Driving an EV car is a bit like driving a cellphone with wheels.  Everything is on a touch screen and very little of it is right in front of you.  Granted Tesla was smart and put most of what I need to drive on a smaller screen where the dashboard is but still, this HUGE table in the center of the dash with all sorts of fun gadgets is DISTRACTING.

Tesla Model S dashboard

After a while, like any new car, you customize it for your needs but it does take effort not to play while you drive.

Rebooting My Car

Yes, I had to reboot my car.  As a computer scientist, this freaks me out a bit.  I know what goes on when code freezes.  The first time it happened, I was doing 84 mph down the highway…

I’m shooting down the road and decide to open my sunroof. I used the center console and slide the slider back to Open. It rejects the move and flashes an error message on my dashboard saying I am going to fast to open the sun roof.  I try again. Same error message.  Ok, not wanting to push it, I give up.

10 seconds later my dashboard freezes (the little screen, not  the big one).  I freak but the car is driving fine.  Obviously I found a bug so I wait, hoping a timeout will bring the screen back to life.


Once I reach my destination, I call support.  Through the miracle of remote connectivity via the built in 3G network, the tech looks at my log and then proceeds to tell me how to reboot my dashboard.  Now I am grinning. This totally plays to the geek in me.  I sit and watch the computer reboot.  One minute later, I’m back among the land of the living and now armed with knowledge of a reboot sequence.


Silence and New Noises

The HARDEST thing to get use to is the lack of noise and vibration.  You constantly feel like the car is either not running or you left it on.   Still, after a month+ I hesitate to get out of the car because I think I have left it running.  Sometimes I almost think a key would help with this haptic feedback.

Tesla Key Fob

Now I just have a key fob hanging from my waist.  I don’t even feel it. I walk up to the car. It unlocks. I get in, press on the brake, pull the shift gear down twice to Drive and off I go.  No sound, No vibration. Just movement.

The silence is both deafening and comforting.  The car glides with a little “Star Trek” whine that makes you think you are gliding. The only noise is the light hum of the tires on the road.

This holds true for both slow and accelerated travel.  If you want to speed up, there is no revving of an engine. There is no pause of as the transmission moves between gears.  You just silently float MUCH FASTER.

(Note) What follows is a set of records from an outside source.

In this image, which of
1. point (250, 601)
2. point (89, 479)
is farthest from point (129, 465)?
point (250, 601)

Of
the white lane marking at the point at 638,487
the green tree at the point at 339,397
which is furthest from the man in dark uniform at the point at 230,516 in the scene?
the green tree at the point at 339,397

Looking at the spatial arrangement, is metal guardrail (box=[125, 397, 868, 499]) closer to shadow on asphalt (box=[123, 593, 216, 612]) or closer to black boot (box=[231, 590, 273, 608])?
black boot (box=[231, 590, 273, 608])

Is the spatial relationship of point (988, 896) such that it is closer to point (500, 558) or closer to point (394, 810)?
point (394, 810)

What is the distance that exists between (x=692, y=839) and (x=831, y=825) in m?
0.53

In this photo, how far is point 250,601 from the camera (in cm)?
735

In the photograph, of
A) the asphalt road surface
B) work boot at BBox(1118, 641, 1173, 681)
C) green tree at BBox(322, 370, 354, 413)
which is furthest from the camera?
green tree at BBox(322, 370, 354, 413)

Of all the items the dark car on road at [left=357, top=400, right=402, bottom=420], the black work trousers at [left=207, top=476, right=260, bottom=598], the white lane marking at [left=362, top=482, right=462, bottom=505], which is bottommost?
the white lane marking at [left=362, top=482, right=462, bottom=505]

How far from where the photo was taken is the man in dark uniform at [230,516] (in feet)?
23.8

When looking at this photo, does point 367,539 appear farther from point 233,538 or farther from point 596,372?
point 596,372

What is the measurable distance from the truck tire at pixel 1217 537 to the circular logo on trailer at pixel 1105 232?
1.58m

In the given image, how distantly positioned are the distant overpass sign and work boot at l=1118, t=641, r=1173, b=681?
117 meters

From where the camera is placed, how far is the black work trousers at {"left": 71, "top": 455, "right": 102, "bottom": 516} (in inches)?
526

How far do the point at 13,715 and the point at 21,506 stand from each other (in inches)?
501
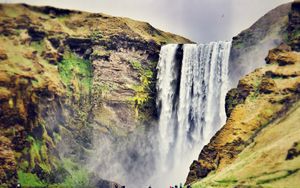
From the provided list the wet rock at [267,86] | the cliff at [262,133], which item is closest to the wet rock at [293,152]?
the cliff at [262,133]

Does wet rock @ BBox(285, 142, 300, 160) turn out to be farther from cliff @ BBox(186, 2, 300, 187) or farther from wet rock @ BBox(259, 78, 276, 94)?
wet rock @ BBox(259, 78, 276, 94)

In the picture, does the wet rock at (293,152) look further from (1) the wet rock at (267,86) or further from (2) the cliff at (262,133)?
(1) the wet rock at (267,86)

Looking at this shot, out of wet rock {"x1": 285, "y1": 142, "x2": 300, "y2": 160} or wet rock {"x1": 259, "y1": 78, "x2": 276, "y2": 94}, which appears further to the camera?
wet rock {"x1": 259, "y1": 78, "x2": 276, "y2": 94}

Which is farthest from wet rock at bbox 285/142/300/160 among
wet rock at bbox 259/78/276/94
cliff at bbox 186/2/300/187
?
wet rock at bbox 259/78/276/94

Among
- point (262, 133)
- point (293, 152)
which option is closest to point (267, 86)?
point (262, 133)

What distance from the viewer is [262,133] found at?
16062cm

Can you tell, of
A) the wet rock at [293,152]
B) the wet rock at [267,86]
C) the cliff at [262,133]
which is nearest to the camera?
the wet rock at [293,152]

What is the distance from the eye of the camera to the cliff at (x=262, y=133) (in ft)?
463

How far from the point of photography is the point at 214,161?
167375 mm

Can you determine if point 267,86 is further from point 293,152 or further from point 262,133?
point 293,152

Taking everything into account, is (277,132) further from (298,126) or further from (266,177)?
(266,177)

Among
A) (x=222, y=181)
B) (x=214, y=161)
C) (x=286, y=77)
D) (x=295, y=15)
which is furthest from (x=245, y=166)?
(x=295, y=15)

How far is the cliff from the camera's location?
141m

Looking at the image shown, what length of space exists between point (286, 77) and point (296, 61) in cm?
536
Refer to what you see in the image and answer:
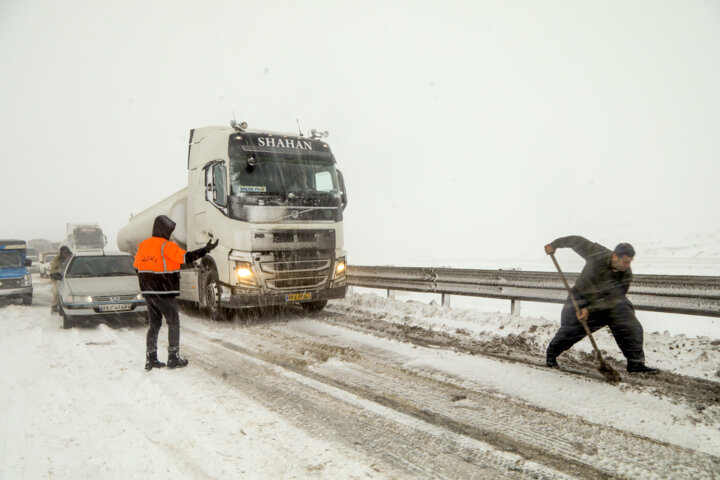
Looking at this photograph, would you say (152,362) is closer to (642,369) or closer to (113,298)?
(113,298)

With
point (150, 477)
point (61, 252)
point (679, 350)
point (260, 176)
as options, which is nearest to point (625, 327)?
point (679, 350)

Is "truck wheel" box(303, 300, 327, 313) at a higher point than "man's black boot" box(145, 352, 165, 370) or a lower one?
higher

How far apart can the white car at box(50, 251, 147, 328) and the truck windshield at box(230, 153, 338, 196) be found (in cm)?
303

This is probably more of a Tesla thing (kudo’s to Tesla for creating a brand) but random people talk to me about the car or say “nice car” to me as I roll by.  I catch people rubber necking and pointing.  Sure. I get a kick of pride out of it but it’s a tad uncomfortable at times.

People ask me questions all the time and I find myself selling the car.

The Club

EV ownership, for now, is a club. There is something about the new experience of driving and caring for an EV vehicle that brings people together.  You find yourself seeing other EV cars and pulling up next to them to give a “hang loose” sign.

The Club also seems to have this innate desire/drive to educate.  Everyone seems to act like an apostle, trying to convert the yet-to-be initiated.

Feeling like I am doing something positive

Lastly, as I slowly forget to stop at gas stations, I realize I am making a change that is positive. As I read about Global Warming and worry about the world I will leave my kids, I take a bit of comfort that I am helping make a change by reducing my footprint.  I plan to reduce my footprint further with solar and storage but that is a future task for a future day.  For now I’ll take my little win with me as I silently sneak up on people in my EV car.